«Stiamo facendo le verifiche con la Conservatoria dello Stato per conoscere con esattezza il tipo e l’entità dei beni confiscati alla camorra in via Santa Caterina». Il vicesindaco Andrea Di Martino, assessore con delega al Patrimonio, assicura che il Comune di Castellammare ha già avviato tutte le richieste necessarie per chiarire il “giallo” intorno al locale terraneo in via Santa Caterina che, insieme agli appartamenti al primo e al secondo piano, venne confiscato all’imprenditore Liberato Paturzo. Tutti e tre i beni passarono definitivamente nelle mani dello Stato nel 1997. L’Agenzia del Demanio poi li trasferì al Comune nel 2004 e nel 2005 ci fu il conferimento da Palazzo Farnese al Consorzio Sole (ente nato per il riutilizzo ai fini sociali dei beni confiscati alla criminalità) che pubblicò il bando per l’assegnazione a un’associazione. «All’epoca l’amministrazione Vozza ebbe grande attenzione all’intera vicenda- ricorda il vicesindaco Andrea Di Martino che di quell’esperienza amministrativa fece parte come assessore alle Politiche Sociali- Questa anomalia del terraneo mi è stata segnalata dall’Asharam e già nei mesi scorsi ho chiesto alla Conservatoria gli atti relativi a questi beni». All’ufficio Patrimonio del Comune, infatti, c’è soltanto l’indicazione delle particelle catastali contenute nel decreto di confisca che non descrivono con esattezza il bene indicandone, ad esempio, i confini con le altre proprietà.

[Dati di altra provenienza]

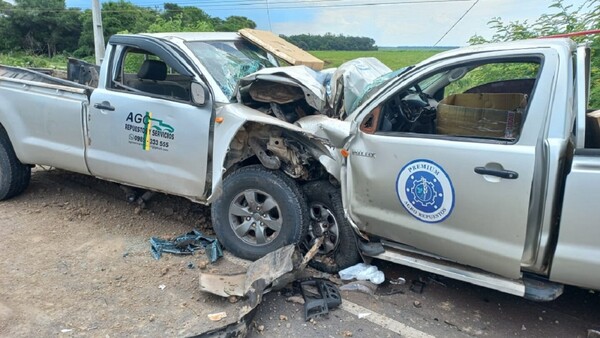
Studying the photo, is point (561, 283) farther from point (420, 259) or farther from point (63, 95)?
point (63, 95)

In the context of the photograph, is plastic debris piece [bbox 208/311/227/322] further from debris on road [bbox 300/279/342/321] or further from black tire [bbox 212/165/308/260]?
black tire [bbox 212/165/308/260]

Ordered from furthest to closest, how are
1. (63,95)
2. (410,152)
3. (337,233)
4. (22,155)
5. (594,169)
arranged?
(22,155) → (63,95) → (337,233) → (410,152) → (594,169)

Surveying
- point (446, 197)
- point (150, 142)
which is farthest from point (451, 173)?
point (150, 142)

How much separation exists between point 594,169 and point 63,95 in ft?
14.9

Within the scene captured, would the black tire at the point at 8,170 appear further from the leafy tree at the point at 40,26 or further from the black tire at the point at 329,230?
the leafy tree at the point at 40,26

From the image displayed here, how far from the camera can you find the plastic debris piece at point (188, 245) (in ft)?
13.7

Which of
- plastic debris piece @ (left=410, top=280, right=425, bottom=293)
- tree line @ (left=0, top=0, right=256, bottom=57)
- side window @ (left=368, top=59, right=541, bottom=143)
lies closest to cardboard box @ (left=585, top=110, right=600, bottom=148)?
side window @ (left=368, top=59, right=541, bottom=143)

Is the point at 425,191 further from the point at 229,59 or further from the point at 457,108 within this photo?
the point at 229,59

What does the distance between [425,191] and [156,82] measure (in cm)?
300

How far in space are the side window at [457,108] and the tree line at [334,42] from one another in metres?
8.05

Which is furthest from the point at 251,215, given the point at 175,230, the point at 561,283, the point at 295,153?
the point at 561,283

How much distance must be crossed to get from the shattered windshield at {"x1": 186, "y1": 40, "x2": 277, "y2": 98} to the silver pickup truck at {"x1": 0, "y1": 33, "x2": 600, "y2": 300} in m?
0.02

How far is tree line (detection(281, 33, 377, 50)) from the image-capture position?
12891 millimetres

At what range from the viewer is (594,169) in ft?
8.80
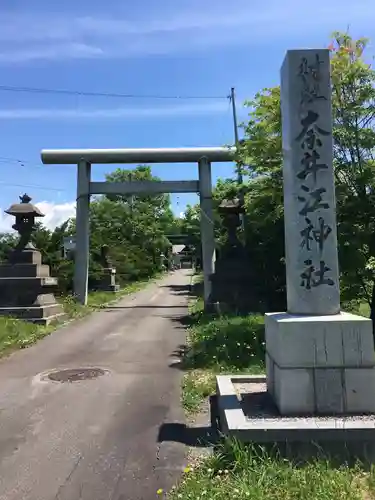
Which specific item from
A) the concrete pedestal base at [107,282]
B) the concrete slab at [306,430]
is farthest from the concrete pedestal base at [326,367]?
the concrete pedestal base at [107,282]

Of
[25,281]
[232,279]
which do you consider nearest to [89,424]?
[25,281]

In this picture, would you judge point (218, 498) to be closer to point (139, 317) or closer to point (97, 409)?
point (97, 409)

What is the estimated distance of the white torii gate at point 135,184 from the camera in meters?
22.2

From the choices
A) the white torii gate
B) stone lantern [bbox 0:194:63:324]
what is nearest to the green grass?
stone lantern [bbox 0:194:63:324]

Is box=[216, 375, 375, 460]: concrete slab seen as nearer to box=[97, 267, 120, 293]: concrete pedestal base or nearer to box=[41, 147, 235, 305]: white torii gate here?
box=[41, 147, 235, 305]: white torii gate

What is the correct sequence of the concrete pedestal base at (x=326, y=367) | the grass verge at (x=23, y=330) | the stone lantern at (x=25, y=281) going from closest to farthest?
the concrete pedestal base at (x=326, y=367), the grass verge at (x=23, y=330), the stone lantern at (x=25, y=281)

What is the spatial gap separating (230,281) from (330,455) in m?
13.0

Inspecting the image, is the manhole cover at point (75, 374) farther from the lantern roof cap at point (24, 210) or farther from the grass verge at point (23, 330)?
the lantern roof cap at point (24, 210)

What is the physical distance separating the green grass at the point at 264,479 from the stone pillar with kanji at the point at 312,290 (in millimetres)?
915

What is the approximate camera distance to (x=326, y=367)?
5.27 meters

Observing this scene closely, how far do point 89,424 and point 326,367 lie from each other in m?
2.94

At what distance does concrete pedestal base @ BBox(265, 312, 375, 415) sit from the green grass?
2.84 ft

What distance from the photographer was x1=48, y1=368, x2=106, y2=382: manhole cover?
882 centimetres

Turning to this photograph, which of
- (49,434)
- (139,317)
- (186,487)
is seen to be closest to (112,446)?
(49,434)
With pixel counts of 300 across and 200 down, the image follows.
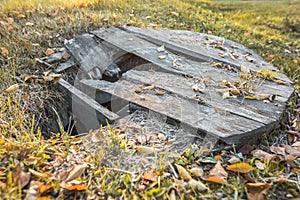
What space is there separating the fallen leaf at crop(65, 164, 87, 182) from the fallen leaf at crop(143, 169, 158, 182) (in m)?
0.33

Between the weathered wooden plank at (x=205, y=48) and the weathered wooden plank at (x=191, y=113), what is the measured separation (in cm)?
77

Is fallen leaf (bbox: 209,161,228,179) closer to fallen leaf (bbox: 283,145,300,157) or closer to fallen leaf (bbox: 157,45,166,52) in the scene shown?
fallen leaf (bbox: 283,145,300,157)

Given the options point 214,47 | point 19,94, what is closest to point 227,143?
point 214,47

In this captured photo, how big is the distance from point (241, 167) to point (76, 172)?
0.88 meters

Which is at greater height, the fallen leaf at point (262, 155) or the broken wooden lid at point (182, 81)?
the broken wooden lid at point (182, 81)

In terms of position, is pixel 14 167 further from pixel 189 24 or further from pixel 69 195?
pixel 189 24

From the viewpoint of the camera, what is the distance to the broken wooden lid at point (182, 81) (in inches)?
68.1

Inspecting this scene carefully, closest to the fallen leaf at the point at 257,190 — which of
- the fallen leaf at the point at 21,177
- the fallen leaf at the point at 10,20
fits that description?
the fallen leaf at the point at 21,177

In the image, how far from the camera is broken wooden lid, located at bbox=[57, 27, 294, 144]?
1730 mm

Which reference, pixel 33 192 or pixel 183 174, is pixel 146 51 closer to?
pixel 183 174

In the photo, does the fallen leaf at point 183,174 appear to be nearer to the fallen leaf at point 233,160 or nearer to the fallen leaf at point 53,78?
the fallen leaf at point 233,160

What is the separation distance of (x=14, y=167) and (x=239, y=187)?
1166mm

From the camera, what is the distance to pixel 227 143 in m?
1.59

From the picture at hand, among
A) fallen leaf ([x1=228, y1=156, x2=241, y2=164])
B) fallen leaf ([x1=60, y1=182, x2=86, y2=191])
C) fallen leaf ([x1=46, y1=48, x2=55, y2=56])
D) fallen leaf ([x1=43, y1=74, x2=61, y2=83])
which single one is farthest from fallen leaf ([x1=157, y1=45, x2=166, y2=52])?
fallen leaf ([x1=60, y1=182, x2=86, y2=191])
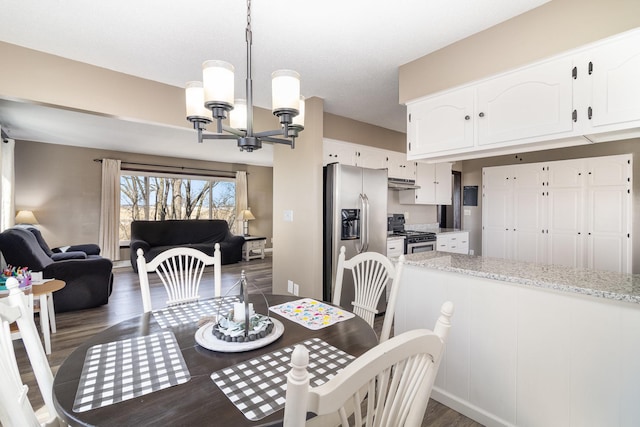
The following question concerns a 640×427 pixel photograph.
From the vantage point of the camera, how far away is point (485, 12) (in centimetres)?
188

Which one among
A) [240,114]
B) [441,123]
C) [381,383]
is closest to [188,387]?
[381,383]

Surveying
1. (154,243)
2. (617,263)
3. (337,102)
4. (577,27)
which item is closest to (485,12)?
(577,27)

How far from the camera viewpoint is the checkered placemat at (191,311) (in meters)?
1.46

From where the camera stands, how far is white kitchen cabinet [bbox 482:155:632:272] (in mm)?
4012

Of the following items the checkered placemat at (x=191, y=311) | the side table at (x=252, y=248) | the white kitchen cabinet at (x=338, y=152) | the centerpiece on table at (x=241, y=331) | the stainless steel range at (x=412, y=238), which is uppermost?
the white kitchen cabinet at (x=338, y=152)

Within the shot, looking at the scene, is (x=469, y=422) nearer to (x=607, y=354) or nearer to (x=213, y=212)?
(x=607, y=354)

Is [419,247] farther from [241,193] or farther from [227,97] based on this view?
[241,193]

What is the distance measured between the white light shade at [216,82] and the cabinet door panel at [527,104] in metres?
1.74

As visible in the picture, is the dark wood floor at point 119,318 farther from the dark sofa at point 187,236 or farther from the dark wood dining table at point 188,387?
the dark sofa at point 187,236

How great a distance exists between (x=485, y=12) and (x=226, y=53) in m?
1.83

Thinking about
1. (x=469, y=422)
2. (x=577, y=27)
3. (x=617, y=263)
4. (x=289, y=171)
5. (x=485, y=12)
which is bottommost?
(x=469, y=422)

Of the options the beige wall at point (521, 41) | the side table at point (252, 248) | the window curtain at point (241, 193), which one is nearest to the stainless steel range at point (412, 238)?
the beige wall at point (521, 41)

Cosa che, invece, avviene con gli atti registrati alla Conservatoria dello Stato.
In questo caso a complicare la situazione ci sarebbe la natura abusiva della costruzione. «Si dovrebbe trattare- spiega il vicesindaco Di Martino- di un locale abusivo e murato, pertanto inaccessibile. Per averne piena certezza abbiamo ufficialmente avviato le verifiche con la Conservatoria».
Al momento, dunque, non è chiaro quale sia il locale indicato in tutti gli atti che riguardano i beni ex Paturzo in via Santa Caterina. La stessa conformazione della palazzina, del resto, non aiuta. Una volta entrati dal portone che dà sulla strada, infatti, per raggiungere i beni confiscati bisogna accedere a un altro portoncino sulla sinistra e salire le scale. Al piano terra lo spazio è angusto, le aree libere non corrispondono a quelli dei piani superiori. Si intuisce che accanto a questo secondo ingresso c’è un locale ma dall’interno non vi si accede perché le pareti sono tutte murate. Quel che non si comprende è se quello stesso locale “sfoci” nella serranda che dà sulla strada. Abbassata. E misteriosa.